Rhys y Fiona, protagonistas del juego
La franquicia Borderlands me gusta. Me gusta su estética; me gusta su humor; me gusta cómo mezcla rol y acción en primera persona tan perfectamente que no te das cuenta lo bien que está hecho hasta que lo comparas con Destiny. No es una sinfonía, por supuesto que no; es más bien como un concierto del punk más duro, de esos en los que pierdes la cabeza a base de ritmos rapidísimos y bailes basados en darse empujones unos a otros, que sin embargo disfrutas como un loco.
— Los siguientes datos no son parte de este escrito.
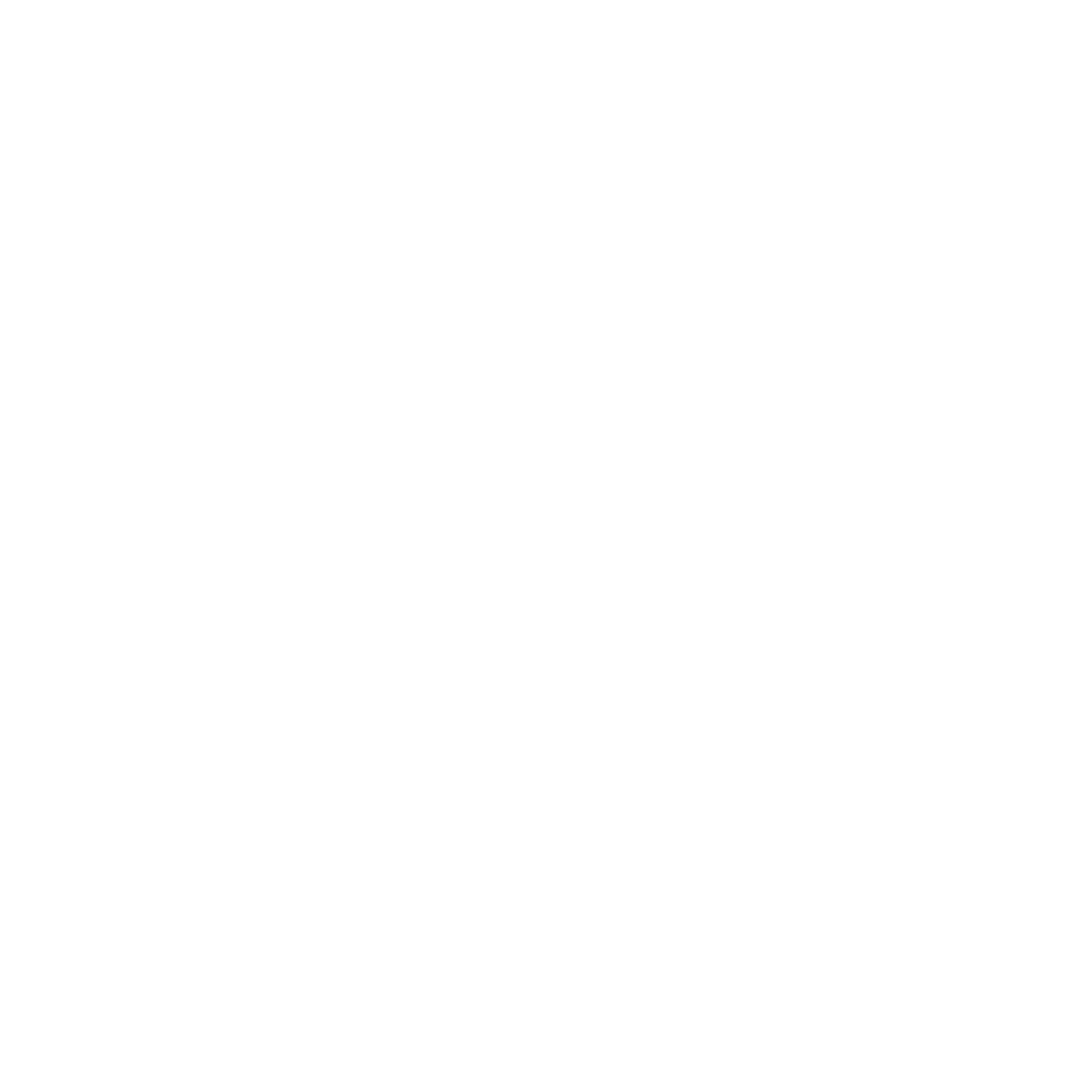 b8c00a29-5531-4b23-8062-bcdb7189e685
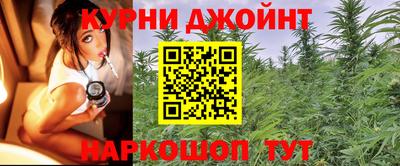 MDMA Гай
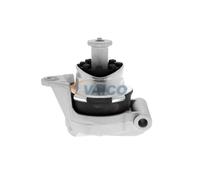 VAICO V40-0399 Suspensión, transmisión automática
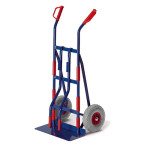 Gerätekarre Rohrholme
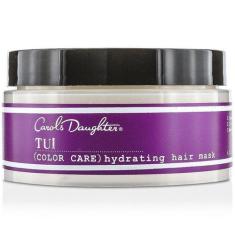 Imagem de Máscara capilar Carol's Daughter Tui Color Care Hydrating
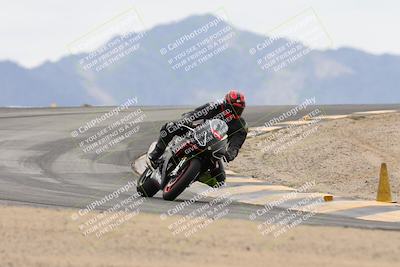 media/May-05-2025-Moto Forza (Mon) [[3c1838c5e5]]/2-B Group/Session 4 (Turn 12)/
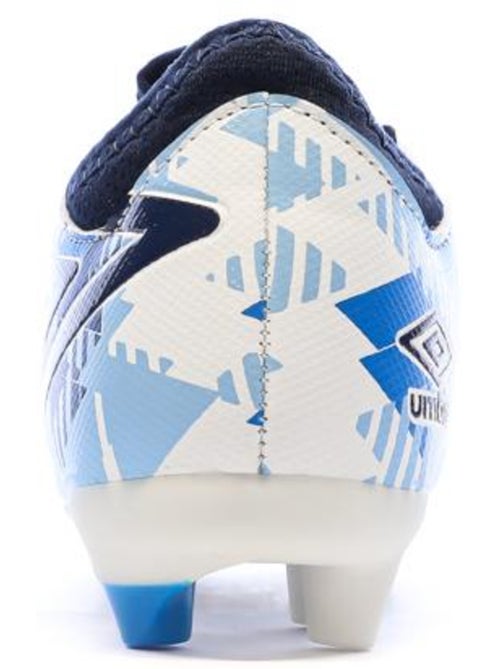 Chaussures de Football Garçon Umbro - Kiabi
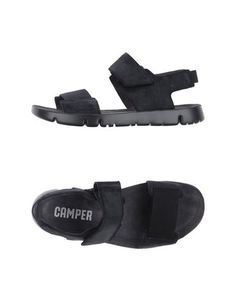 Сандалии Camper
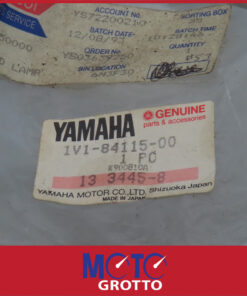Alternative view of Headlight / Lamp Rim for Yamaha RS125  , RX125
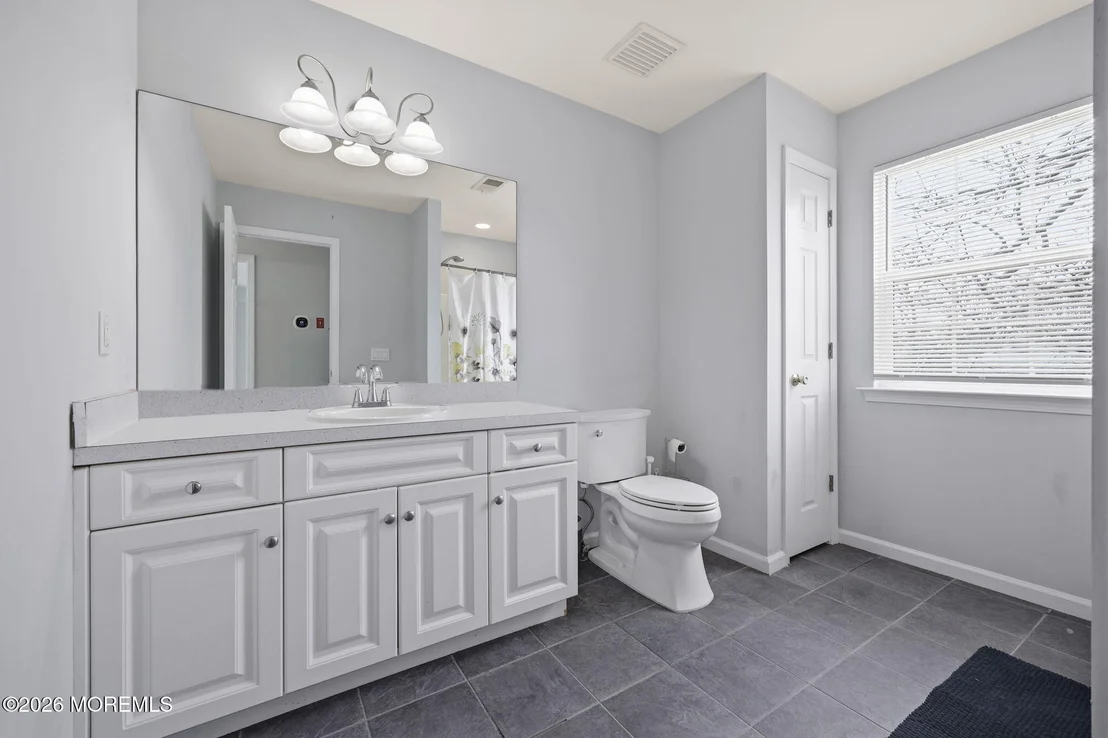 Photo of 360 River Terrace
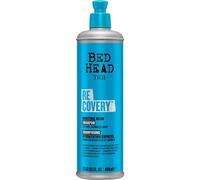 TIGI Bed Head Recovery Shampoo 400ml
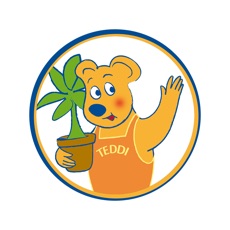 Activities of Le storie di Teddi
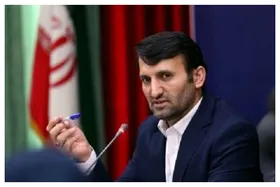 تخصیص ۳ همت فوق&zwnj;العاده رتبه&zwnj;بندی برای ۱۸۰ هزار معلم بازنشسته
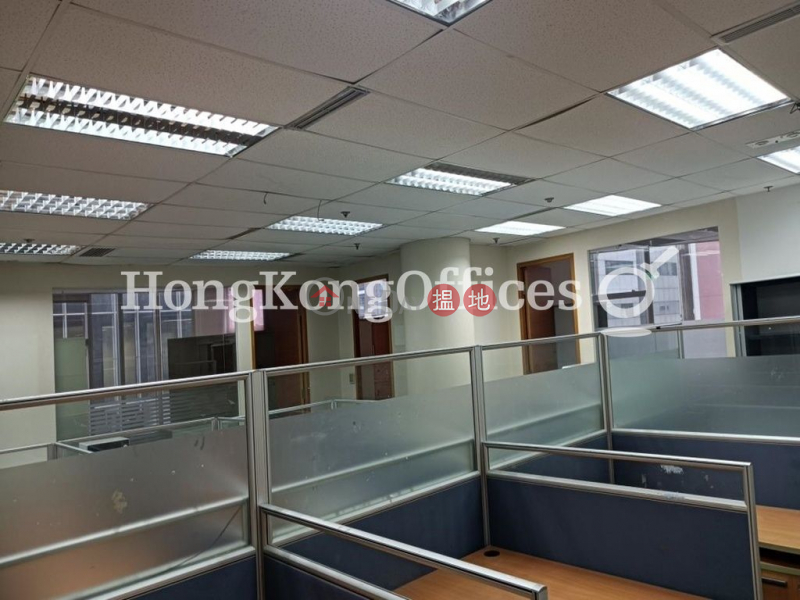 Office Unit for Rent at Tai Yau Building, Tai Yau Building 大有大廈 Rental Listings | Wan Chai District (HKO-88573-AFHR)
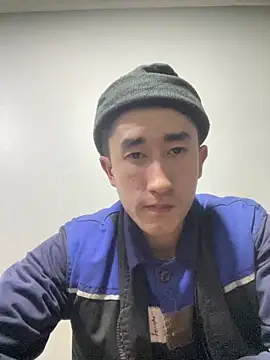 baron5008 online show from March 2026 05:51:01 PM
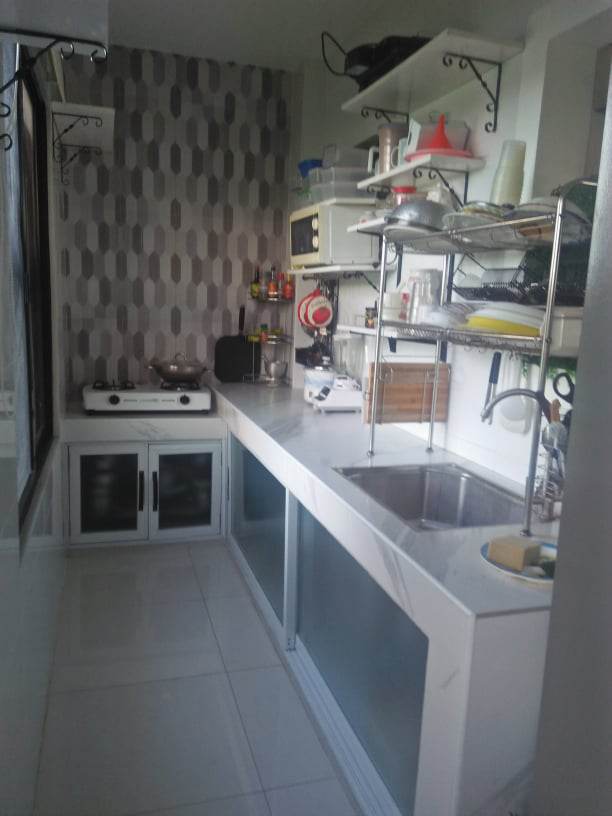 3 Bedroom Townhouse for SALE in Consolacion - photo 6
El primer Borderlands me gustó por su mecánica; la historia no era gran cosa, 4 aventureros en busca de una cámara de tesoros era toda la motivación que se necesitaba y sin embargo, ¡Qué carisma tenían los personajes! Luego salió Borderlands 2 y la saga subió varios enteros. La trama ya no era simplemente esa búsqueda de tesoros sino tenía un enemigo, Jack el guapo, presidente de la empresa más importante de Pandora,  Hyperion, que buscaba la cámara en la que se decía que había un poder inimaginable; una vez más el carisma se hacía presente en los personajes pero en esta secuela de forma mucho más marcada. Hasta el secundario más nimio tenía mayor carisma que todos los soldados de la campaña de Battlefield 4 juntos. Por último apareció pre-Sequel! Que tampoco es que llegase a la altura del 2 pero aun así me pareció un muy buen juego.